朝っぱらからそんなに怒られても・・・。貴方達は早く起きているかもしれないけれど、普通の人は寝ているから!そう心の中で思いながら、私は電話に出られなかったことを謝罪しました。
その後どうしたのか尋ねてみると、4日前に新規で発注をかけた某メーカーの麦味噌をキャンセルしたいとのことでした。今日は納品の前日。仕入業者に早く連絡しないとまずい・・・!私は急いで麦味噌メーカーに状況を説明して、配送を止めて貰えないものか聞いてみました。勿論答えはNO!仕入業者は、
「サンプルも、価格も、規格も、全部OKということで発注を貰ったんじゃないんですか?!納品前日になって配送を止めろだなんて、そんな失礼な話しはないですよ!」
と大変ご立腹・・・。当たり前です。
私はお客さんにもう配送を止められないことを伝え、どうして急にキャンセルをして来たのかを聞きました。しかし、お客さんはバツが悪そうに黙り込んでいます。
どうやらきちんと規格内容を確認せず発注をかけてしまったそう。良く見たら表示したくない原料が入っていて、これじゃあ使えない!と思いパニックを起こしたのです。私は仕入業者に言われた内容を正直にお客さんへ伝え、きちんと商品を引き取って貰いたいとお願いをしました。
すると、お客さんは使えない物にお金は払えない!仕入業者が駄目って言うなら全部御社の方で処分してよ!こういう時のために御社がいるんでしょ?!と言って来たのです!
「このオジサン何言っているの?!」
唖然としました。一体うちの会社のことを何だと思っているの!?今までヘコヘコ営業して来たけど、もう我慢ならない!

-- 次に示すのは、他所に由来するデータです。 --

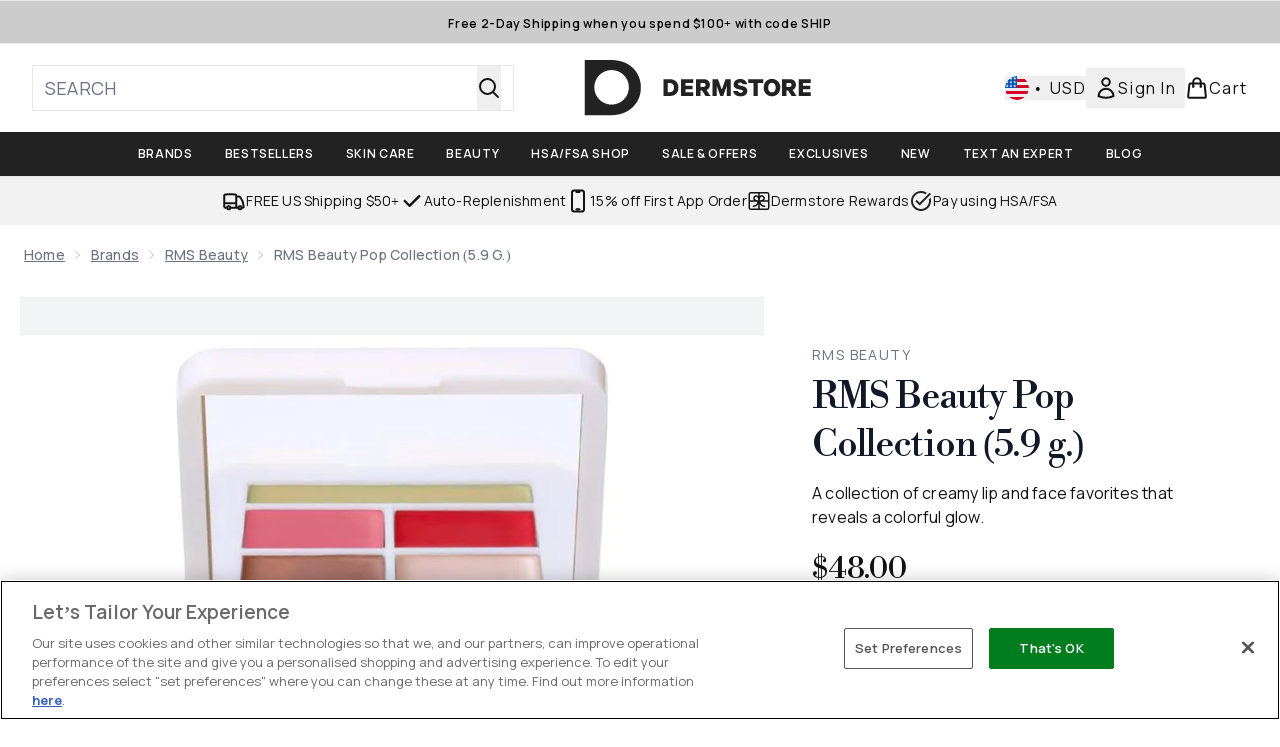

--- FILE ---
content_type: text/html
request_url: https://www.dermstore.com/fragments/productGalleryFragment?masterSku=11540422
body_size: -2075
content:
<figure class="carouselImages min-w-full"> <picture> <source srcset="https://www.dermstore.com/images?url=https://static.thcdn.com/productimg/original/11540422-1315292447079704.jpg&format=webp&auto=avif&width=472&height=472&fit=cover 1x, https://www.dermstore.com/images?url=https://static.thcdn.com/productimg/original/11540422-1315292447079704.jpg&format=webp&auto=avif&width=472&height=472&fit=cover&dpr=2 2x" media="(max-width: 430px)"><source srcset="https://www.dermstore.com/images?url=https://static.thcdn.com/productimg/original/11540422-1315292447079704.jpg&format=webp&auto=avif&width=700&height=700&fit=cover 1x, https://www.dermstore.com/images?url=https://static.thcdn.com/productimg/original/11540422-1315292447079704.jpg&format=webp&auto=avif&width=700&height=700&fit=cover&dpr=2 2x" media="(max-width: 640px)"><source srcset="https://www.dermstore.com/images?url=https://static.thcdn.com/productimg/original/11540422-1315292447079704.jpg&format=webp&auto=avif&width=800&height=800&fit=cover 1x, https://www.dermstore.com/images?url=https://static.thcdn.com/productimg/original/11540422-1315292447079704.jpg&format=webp&auto=avif&width=800&height=800&fit=cover&dpr=2 2x" media="(max-width: 768px)"><source srcset="https://www.dermstore.com/images?url=https://static.thcdn.com/productimg/original/11540422-1315292447079704.jpg&format=webp&auto=avif&width=650&height=650&fit=cover 1x, https://www.dermstore.com/images?url=https://static.thcdn.com/productimg/original/11540422-1315292447079704.jpg&format=webp&auto=avif&width=650&height=650&fit=cover&dpr=2 2x" media="(max-width: 1024px)"><source srcset="https://www.dermstore.com/images?url=https://static.thcdn.com/productimg/original/11540422-1315292447079704.jpg&format=webp&auto=avif&width=820&height=820&fit=cover 1x, https://www.dermstore.com/images?url=https://static.thcdn.com/productimg/original/11540422-1315292447079704.jpg&format=webp&auto=avif&width=820&height=820&fit=cover&dpr=2 2x" media="(max-width: 1366px)">  <img src="https://www.dermstore.com/images?url=https://static.thcdn.com/productimg/original/11540422-1315292447079704.jpg&format=webp&auto=avif&width=1200&height=1200&fit=cover" srcset="https://www.dermstore.com/images?url=https://static.thcdn.com/productimg/original/11540422-1315292447079704.jpg&format=webp&auto=avif&width=1200&height=1200&fit=cover 1x, https://www.dermstore.com/images?url=https://static.thcdn.com/productimg/original/11540422-1315292447079704.jpg&format=webp&auto=avif&width=1200&height=1200&fit=cover&dpr=2 2x" alt="RMS Beauty Pop Collection (5.9 g.) Image 2" loading="eager" width="1200" height="1200" class="snap-center h-full object-cover mx-auto" decoding="auto" fetchpriority="auto">  </picture>    </figure><figure class="carouselImages min-w-full"> <picture> <source srcset="https://www.dermstore.com/images?url=https://static.thcdn.com/productimg/original/11540422-1935292447108141.jpg&format=webp&auto=avif&width=472&height=472&fit=cover 1x, https://www.dermstore.com/images?url=https://static.thcdn.com/productimg/original/11540422-1935292447108141.jpg&format=webp&auto=avif&width=472&height=472&fit=cover&dpr=2 2x" media="(max-width: 430px)"><source srcset="https://www.dermstore.com/images?url=https://static.thcdn.com/productimg/original/11540422-1935292447108141.jpg&format=webp&auto=avif&width=700&height=700&fit=cover 1x, https://www.dermstore.com/images?url=https://static.thcdn.com/productimg/original/11540422-1935292447108141.jpg&format=webp&auto=avif&width=700&height=700&fit=cover&dpr=2 2x" media="(max-width: 640px)"><source srcset="https://www.dermstore.com/images?url=https://static.thcdn.com/productimg/original/11540422-1935292447108141.jpg&format=webp&auto=avif&width=800&height=800&fit=cover 1x, https://www.dermstore.com/images?url=https://static.thcdn.com/productimg/original/11540422-1935292447108141.jpg&format=webp&auto=avif&width=800&height=800&fit=cover&dpr=2 2x" media="(max-width: 768px)"><source srcset="https://www.dermstore.com/images?url=https://static.thcdn.com/productimg/original/11540422-1935292447108141.jpg&format=webp&auto=avif&width=650&height=650&fit=cover 1x, https://www.dermstore.com/images?url=https://static.thcdn.com/productimg/original/11540422-1935292447108141.jpg&format=webp&auto=avif&width=650&height=650&fit=cover&dpr=2 2x" media="(max-width: 1024px)"><source srcset="https://www.dermstore.com/images?url=https://static.thcdn.com/productimg/original/11540422-1935292447108141.jpg&format=webp&auto=avif&width=820&height=820&fit=cover 1x, https://www.dermstore.com/images?url=https://static.thcdn.com/productimg/original/11540422-1935292447108141.jpg&format=webp&auto=avif&width=820&height=820&fit=cover&dpr=2 2x" media="(max-width: 1366px)">  <img src="https://www.dermstore.com/images?url=https://static.thcdn.com/productimg/original/11540422-1935292447108141.jpg&format=webp&auto=avif&width=1200&height=1200&fit=cover" srcset="https://www.dermstore.com/images?url=https://static.thcdn.com/productimg/original/11540422-1935292447108141.jpg&format=webp&auto=avif&width=1200&height=1200&fit=cover 1x, https://www.dermstore.com/images?url=https://static.thcdn.com/productimg/original/11540422-1935292447108141.jpg&format=webp&auto=avif&width=1200&height=1200&fit=cover&dpr=2 2x" alt="RMS Beauty Pop Collection (5.9 g.) Image 3" loading="eager" width="1200" height="1200" class="snap-center h-full object-cover mx-auto" decoding="auto" fetchpriority="auto">  </picture>    </figure>

--- FILE ---
content_type: text/html
request_url: https://www.dermstore.com/fragments/productThumbnailFragment?masterSku=11540422
body_size: -2228
content:
<li class="mr-6"><button class="product-thumbnail" aria-label="Open image  2 (RMS Beauty Pop Collection (5.9 g.))"><figure class="pointer-events-none thumbnail-image aspect-square"> <picture>   <img src="https://www.dermstore.com/images?url=https://static.thcdn.com/productimg/original/11540422-1315292447079704.jpg&format=webp&auto=avif&width=100&height=100&fit=cover" alt="RMS Beauty Pop Collection (5.9 g.) Image 2" loading="lazy" width="100" height="100" class="max-w-none cursor-pointer  object-cover mx-auto" decoding="auto" fetchpriority="low">  </picture>    </figure></button></li><li class="mr-6"><button class="product-thumbnail" aria-label="Open image  3 (RMS Beauty Pop Collection (5.9 g.))"><figure class="pointer-events-none thumbnail-image aspect-square"> <picture>   <img src="https://www.dermstore.com/images?url=https://static.thcdn.com/productimg/original/11540422-1935292447108141.jpg&format=webp&auto=avif&width=100&height=100&fit=cover" alt="RMS Beauty Pop Collection (5.9 g.) Image 3" loading="lazy" width="100" height="100" class="max-w-none cursor-pointer  object-cover mx-auto" decoding="auto" fetchpriority="low">  </picture>    </figure></button></li>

「すみません。それは流石におかしいですよね?弊社にも出来ることと出来ないことがあります。」
私はついに言い返してしまったのです!
お客さんのためならどんなことでも力になりたい。そう思って今まで仕事をして来ました。でも、叶えられることと叶えられないことってあると思うのです。今回の件はお客さんのミスで起きたことで、それを私の会社で何とかしろというのはおかしいのではないだろうか?何でもかんでも商社に責任を押し付けるのは絶対におかしい!
そう思った私は、これから再度仕入業者に交渉は行うけれども、どうしても無理となった場合はきちんとお客さんの方で責任を取って欲しいこと。何れにせよもう配送を止められないので、1度お客さんの方で引き取りをお願いしたいことを伝えました。
今までお客さんに嫌われないように、おかしいと思ったことがあっても、ずっと我慢して来ました。けど、今回ばかりは嫌われても言わないといけない。違うんじゃないかな?と思ったことは、きちんと伝えよう。いつまでもただヘコヘコしていたところで、お客さんと腹の底から付き合える関係にはなれないし。例えぶつかったとしても、嫌だと思ったことはハッキリと伝えよう!上辺だけの付き合いにはなりたくない。私は初めてそう思ったのでした。
私の発言を聞いたお客さんは余計怒り出し、うちは客だぞ?!出来ないって言うならもうお宅と取引しないから!と言って来ました。
私はもっとお客さんと長い付き合いをしたいと思っていること、上辺だけの付き合いではなく深い関係を築いて行きたいと思っているからこそ、怒られると分かっていたけれども自分の気持ちを正直に話したことを伝えました。
しかし、お客さんは私の言う事など聞く耳を持ちません。小娘に意見を言われてさぞかし癇に障ったのでしょう。これ以上話していても平行線だ。そう思った私は、とりあえずお互い冷静になるために、一旦電話を切ることにしました。
お客さんのあまりの理不尽さに私は電話を切った後も、しばらくウキーーッ!と猿のようにカッカと怒っていたのでした。